そのケータイやスマホの情報を漏らさないようにするなら、相応の覚悟で対策を練る必要がある。
スマホならセキュリティアプリによって、隠したいファイルをロックするという手も使えるが、通話やメール履歴まで垣根なくカバーするのは厳しい。やはり、多くの端末が備えているパスコードロック機能を使って、アクセス自体をブロックするのがもっとも確実かつ汎用的な対策といえるだろう。iPhoneや多くのAndroid端末は、パスコードの入力を10回誤ると端末自体が初期化されるし、その他のケータイでも各種履歴が見られるのを防ぐことはできる。クラウドサービスやメモリカードなどのバックアップデータからサルベージされる可能性も残るが、着信履歴から何まで明け透けになる事態は避けられるだろう。
実際、公用私用に関わらず、職員が所持する端末にパスコードロックを義務化している企業や団体は多い。紛失した際や盗難に遭ったときに顧客の情報漏えいを防ぐ意味合いが強いが、個人が秘密を守る効果も相応に備えている。
※注:習慣化できなければ、絵に描いた餅
ただし、義務の縛りがないのに、メール着信や通話、アプリ操作のたびに、毎回パスコードを入力しなければならないのは面倒だ。普段の手軽さは極力犠牲にしないように意識して、習慣化できる範囲までパスコードの設定を緩める必要がある。iPhone 4Sで一例を示そう。

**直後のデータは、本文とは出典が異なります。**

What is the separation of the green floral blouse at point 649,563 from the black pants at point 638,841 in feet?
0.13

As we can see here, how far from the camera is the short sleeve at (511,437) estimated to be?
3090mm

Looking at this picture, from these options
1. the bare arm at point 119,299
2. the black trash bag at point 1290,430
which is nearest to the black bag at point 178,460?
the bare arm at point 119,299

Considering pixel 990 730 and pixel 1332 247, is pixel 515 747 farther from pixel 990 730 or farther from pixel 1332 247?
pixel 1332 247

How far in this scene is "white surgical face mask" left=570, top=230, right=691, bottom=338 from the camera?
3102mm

フリーランスで活動している筆者が上記の設定にして1カ月使ったところ、パスコードの入力は朝から1〜2回という日がほとんどだった。この原稿を納品して、個人的に設定の必要性がなくなった現在も普通にそのまま使っている。個人差があると思うが、一般に、頻繁に端末を操作する人=遺品としての端末の価値を高める人ほど4時間空く機会は少なくなるので、必要性が高いほど習慣化しやすくなる側面はあるだろう。
4時間という設定は日常生活では長めでも、死後の時間の流れでのなかでは無視できるほど短い。端末が自動ロックされて4時間以内に自分が死亡し、端末が家族の手に渡って、家族が早速履歴などを調べる気になるというケースは滅多にないだろう。
もちろん、パスコードロックによって、家族が必要な情報を得るのに遠回りしなければならない事態を招く可能性もあるが、生きている間にその事態、その迷惑を想像することも有意義だと思う。